▶ [Required task] Can you recast the lines as a numbered list, starting with the line that contains "From what this photograph shows, of" and going on through the line that contains "53.9 inches", leaving out any blank lines and nothing else?

>> start Supplied records

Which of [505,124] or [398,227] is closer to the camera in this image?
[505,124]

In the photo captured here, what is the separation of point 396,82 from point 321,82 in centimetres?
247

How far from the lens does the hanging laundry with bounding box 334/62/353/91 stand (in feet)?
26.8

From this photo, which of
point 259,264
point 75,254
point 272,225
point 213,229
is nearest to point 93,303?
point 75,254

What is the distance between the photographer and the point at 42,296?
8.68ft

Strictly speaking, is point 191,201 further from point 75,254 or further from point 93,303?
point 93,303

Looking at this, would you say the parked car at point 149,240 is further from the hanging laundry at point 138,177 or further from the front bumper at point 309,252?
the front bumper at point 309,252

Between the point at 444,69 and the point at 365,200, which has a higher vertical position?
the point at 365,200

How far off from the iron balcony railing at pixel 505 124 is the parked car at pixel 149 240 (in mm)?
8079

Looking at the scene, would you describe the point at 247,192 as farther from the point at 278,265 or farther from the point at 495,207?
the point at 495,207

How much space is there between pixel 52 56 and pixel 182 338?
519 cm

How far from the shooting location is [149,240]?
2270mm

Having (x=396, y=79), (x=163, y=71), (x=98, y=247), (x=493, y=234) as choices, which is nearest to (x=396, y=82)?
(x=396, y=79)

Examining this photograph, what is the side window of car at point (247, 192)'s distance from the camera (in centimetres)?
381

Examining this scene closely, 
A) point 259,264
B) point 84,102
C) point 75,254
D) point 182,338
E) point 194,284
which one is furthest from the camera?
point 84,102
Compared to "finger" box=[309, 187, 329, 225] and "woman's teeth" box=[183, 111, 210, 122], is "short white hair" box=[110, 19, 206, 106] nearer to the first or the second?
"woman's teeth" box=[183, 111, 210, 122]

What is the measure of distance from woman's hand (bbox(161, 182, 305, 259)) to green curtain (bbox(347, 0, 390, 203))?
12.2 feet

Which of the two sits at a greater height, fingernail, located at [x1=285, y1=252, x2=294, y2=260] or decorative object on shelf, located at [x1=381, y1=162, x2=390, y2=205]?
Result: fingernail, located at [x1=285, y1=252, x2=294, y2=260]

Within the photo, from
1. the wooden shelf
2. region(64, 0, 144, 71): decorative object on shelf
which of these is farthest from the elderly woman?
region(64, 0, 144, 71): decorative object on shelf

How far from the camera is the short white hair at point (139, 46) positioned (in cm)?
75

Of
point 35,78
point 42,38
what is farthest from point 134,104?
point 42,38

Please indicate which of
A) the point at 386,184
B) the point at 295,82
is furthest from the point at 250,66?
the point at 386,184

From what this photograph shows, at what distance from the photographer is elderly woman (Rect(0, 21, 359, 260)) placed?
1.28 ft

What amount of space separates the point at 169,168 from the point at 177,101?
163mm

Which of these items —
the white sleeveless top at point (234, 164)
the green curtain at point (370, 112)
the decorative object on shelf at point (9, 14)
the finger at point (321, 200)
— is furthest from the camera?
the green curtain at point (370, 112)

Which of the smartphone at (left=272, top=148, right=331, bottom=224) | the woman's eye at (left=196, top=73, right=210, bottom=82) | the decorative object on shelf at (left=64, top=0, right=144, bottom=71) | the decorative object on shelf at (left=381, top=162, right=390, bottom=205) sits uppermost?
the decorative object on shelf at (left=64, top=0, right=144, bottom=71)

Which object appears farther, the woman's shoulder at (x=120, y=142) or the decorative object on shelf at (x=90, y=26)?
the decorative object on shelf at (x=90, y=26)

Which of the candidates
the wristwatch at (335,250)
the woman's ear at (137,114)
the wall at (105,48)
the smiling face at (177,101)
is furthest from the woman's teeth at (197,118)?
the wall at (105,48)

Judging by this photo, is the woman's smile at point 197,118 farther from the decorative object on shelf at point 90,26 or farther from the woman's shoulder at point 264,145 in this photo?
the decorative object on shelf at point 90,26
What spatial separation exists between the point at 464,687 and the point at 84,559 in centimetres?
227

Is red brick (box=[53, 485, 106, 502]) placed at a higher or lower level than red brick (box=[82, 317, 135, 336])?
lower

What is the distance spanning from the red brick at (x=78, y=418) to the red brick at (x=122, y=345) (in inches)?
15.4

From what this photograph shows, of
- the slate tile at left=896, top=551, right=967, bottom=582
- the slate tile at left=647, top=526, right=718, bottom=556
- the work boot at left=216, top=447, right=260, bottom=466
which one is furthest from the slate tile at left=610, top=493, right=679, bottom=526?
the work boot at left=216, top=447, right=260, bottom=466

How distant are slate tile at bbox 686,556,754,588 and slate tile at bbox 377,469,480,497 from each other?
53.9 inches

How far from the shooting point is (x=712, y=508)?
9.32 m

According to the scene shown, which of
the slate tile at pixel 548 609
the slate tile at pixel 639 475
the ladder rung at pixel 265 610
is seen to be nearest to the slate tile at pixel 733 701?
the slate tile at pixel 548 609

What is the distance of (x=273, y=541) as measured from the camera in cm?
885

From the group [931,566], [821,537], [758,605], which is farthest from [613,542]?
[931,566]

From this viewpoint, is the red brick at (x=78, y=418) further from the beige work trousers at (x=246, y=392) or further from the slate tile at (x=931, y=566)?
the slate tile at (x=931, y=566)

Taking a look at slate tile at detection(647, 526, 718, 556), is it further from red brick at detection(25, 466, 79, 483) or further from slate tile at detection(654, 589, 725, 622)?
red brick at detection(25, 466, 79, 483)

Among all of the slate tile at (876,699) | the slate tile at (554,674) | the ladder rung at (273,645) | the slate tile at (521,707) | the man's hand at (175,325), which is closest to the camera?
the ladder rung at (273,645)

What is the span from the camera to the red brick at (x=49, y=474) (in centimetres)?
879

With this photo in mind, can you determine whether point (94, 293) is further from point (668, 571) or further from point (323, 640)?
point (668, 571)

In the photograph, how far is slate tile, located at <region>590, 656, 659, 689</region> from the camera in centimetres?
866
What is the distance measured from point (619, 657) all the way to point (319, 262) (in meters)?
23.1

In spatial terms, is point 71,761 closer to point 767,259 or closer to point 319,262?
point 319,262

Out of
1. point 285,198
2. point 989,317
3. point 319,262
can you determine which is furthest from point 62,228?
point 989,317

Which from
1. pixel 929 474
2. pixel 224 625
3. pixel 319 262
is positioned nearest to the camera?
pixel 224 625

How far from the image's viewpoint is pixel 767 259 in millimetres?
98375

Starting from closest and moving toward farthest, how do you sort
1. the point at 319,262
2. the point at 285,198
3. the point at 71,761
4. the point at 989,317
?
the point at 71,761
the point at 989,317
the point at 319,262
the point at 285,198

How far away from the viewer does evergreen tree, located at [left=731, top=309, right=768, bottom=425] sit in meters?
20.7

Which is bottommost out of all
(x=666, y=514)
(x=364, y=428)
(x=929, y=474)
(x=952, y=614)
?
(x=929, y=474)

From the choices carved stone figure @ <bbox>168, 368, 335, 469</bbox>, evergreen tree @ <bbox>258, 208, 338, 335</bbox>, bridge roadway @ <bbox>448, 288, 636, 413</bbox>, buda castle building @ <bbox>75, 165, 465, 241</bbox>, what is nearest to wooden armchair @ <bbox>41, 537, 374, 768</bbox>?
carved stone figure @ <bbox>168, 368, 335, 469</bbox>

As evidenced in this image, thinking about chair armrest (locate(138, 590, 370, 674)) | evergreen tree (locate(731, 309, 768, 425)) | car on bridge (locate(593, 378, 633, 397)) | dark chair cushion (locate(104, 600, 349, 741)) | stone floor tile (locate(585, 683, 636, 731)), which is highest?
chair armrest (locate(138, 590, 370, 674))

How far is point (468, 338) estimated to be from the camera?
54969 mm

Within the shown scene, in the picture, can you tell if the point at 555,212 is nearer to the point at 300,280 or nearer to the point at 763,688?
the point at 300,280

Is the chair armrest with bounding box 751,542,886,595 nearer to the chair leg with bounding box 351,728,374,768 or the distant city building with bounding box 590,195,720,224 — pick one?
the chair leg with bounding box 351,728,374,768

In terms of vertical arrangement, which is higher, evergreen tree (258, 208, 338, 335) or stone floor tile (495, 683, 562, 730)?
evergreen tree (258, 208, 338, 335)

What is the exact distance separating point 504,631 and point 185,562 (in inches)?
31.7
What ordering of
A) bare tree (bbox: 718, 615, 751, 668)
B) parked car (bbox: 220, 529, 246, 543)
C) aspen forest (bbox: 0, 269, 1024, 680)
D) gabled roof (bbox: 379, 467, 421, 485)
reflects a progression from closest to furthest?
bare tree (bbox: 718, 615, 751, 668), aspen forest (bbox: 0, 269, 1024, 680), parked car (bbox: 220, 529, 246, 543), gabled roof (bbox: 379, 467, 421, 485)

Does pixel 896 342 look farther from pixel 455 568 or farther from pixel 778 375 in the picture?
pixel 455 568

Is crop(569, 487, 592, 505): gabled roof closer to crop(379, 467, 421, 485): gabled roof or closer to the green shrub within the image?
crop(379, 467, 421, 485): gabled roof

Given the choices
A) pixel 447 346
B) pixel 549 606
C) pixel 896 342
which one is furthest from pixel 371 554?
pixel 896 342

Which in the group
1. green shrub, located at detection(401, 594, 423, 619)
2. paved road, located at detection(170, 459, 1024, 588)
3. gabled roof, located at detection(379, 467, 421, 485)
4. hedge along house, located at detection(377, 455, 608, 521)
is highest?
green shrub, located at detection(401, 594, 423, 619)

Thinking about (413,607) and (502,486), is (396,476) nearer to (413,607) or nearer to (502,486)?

>> end Supplied records

▶ [Expected output]
1. From what this photograph shows, of
2. - the slate tile at left=896, top=551, right=967, bottom=582
3. - the slate tile at left=647, top=526, right=718, bottom=556
4. - the work boot at left=216, top=447, right=260, bottom=466
5. which one is furthest from the slate tile at left=610, top=493, right=679, bottom=526?
6. the work boot at left=216, top=447, right=260, bottom=466
7. How distant are slate tile at bbox 686,556,754,588 and slate tile at bbox 377,469,480,497 from each other?
8. 53.9 inches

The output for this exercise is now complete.